Remember the disingenuous display of pseudo-outrage over "You didn't build that"? The Republicans found further excuse for disingenuous pseudo-outrage when Hillary gave her testimony. Indeed, the whole point of making her testify was to open up an opportunity for a pseudo-outrageous soundbite. No More Mister Nice Blog
has it right:
But, of course, the ripped-from-context quote is "What difference, at this point, does it make?" It's already being seized on by National Review and Fox News and The Wall Street Journal and The Weekly Standard and Glenn Beck's Blaze and Michelle Malkin's Twitchy and the Free Beacon and, of course, Breitbart. There's already a popular hashtag, #whatdifferencedoesitmake...
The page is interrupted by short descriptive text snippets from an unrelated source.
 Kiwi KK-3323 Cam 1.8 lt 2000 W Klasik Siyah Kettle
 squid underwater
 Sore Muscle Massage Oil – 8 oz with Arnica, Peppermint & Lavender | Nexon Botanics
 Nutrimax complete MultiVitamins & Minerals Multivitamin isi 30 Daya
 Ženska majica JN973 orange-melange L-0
This is an Andrew Breitbart/James O'Keefe tactic, but its use is not limited to O'Keefe and the carriers of the Breitbart torch -- this is a mainstream GOP tactic. The entire party and all its coat-holders are on board.
There's also a new conspiracy theory
When Hillary Clinton postponed testifying before Congress on the Benghazi terrorist attacks due to illness, conspiracy theories popped up on the right accusing Clinton of faking a concussion and subsequent blood clot to avoid appearing before Congress.
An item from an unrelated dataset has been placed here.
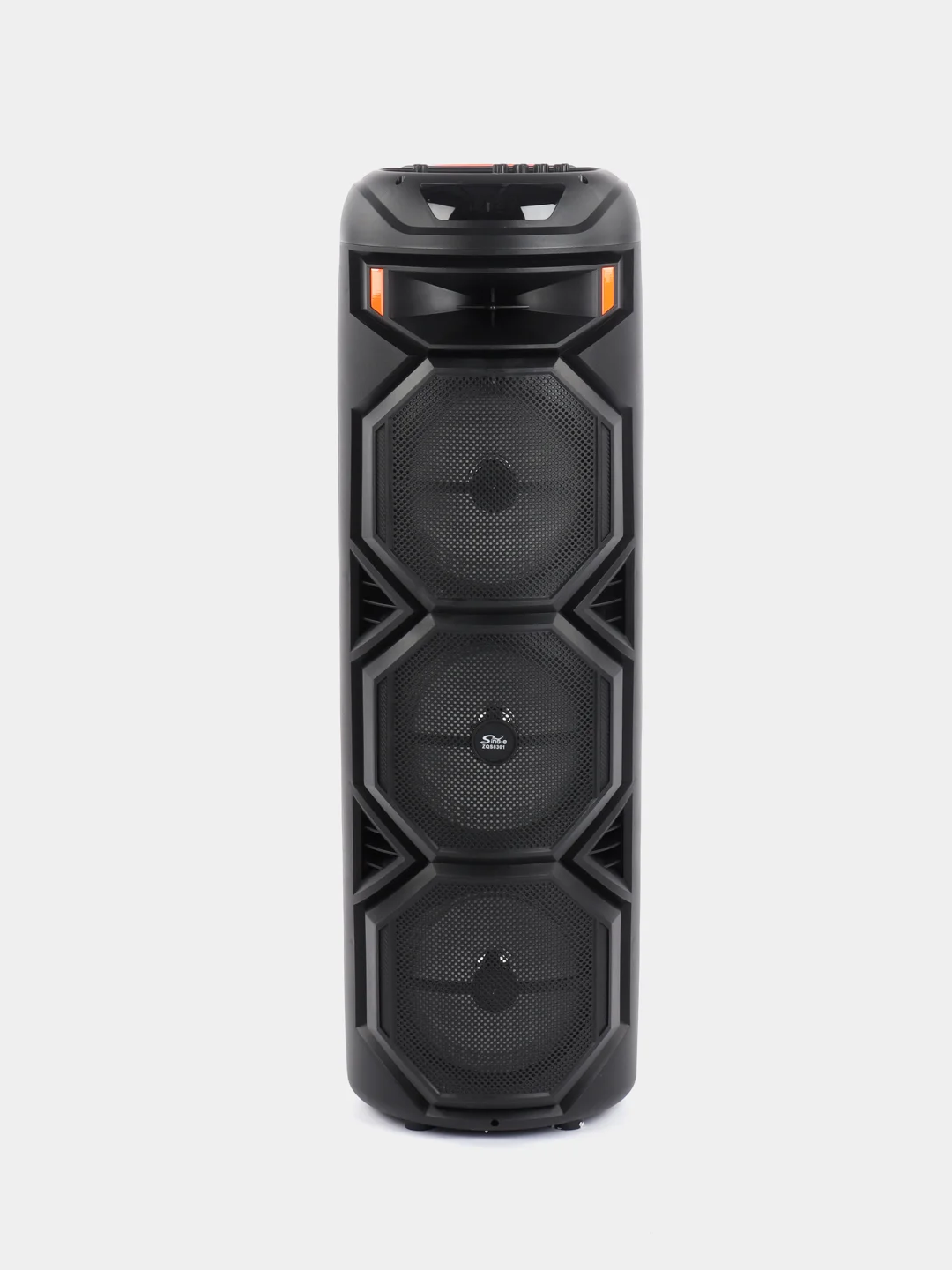 Черный колонка Bluetooth с LED-подсветкой ZQS 60Вт (USB/SD/AUX/FM) + микрофон/пульт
Clinton’s testimony before the House and the Senate on Wednesday did not put those conspiracy theories to bed. Instead, it immediately gave rise to a new round of theories claiming the secretary’s show of emotion during her testimony was a ploy to dodge tough questions.
The testimony occurred around 9 AM, while Senator Ron Johnson explained his conspiracy theory to Buzzfeed at roughly 3 PM. That's six hours.
I propose that we recognize a new way to measure political time: The Johnson Unit
. This unit measures the time between any given phenomenon and the creation of a conspiracy theory which explains that phenomenon as a plot by Democrats. (Even a desirable phenomenon may be conspiracized -- for example, volunteering to work in a homeless shelter should be depicted as a Stalinist plot against rugged individualism.)
Thirty minutes = 1 Johnson Unit. If (as in this case) the conspiracy theory appears six hours after the event, the Republicans have achieved 12JU conspiracization. The ideal Republican spokesperson should strive for a 1/3JU conspiracization rate in response to any given event. Conversely, a truly brilliant Democrat would be one who can write and deliver a ten-minute speech with 2JU conspiracy-resistance.
Rule 771 of the internet affirms that any statement, however innocuous, made by a Democrat is ultimately conspiracizable. Rule 771B states that any undesirable event in the physical universe (e.g., the dog throwing up on your rug) is ultimately explicable as a Democratic conspiracy.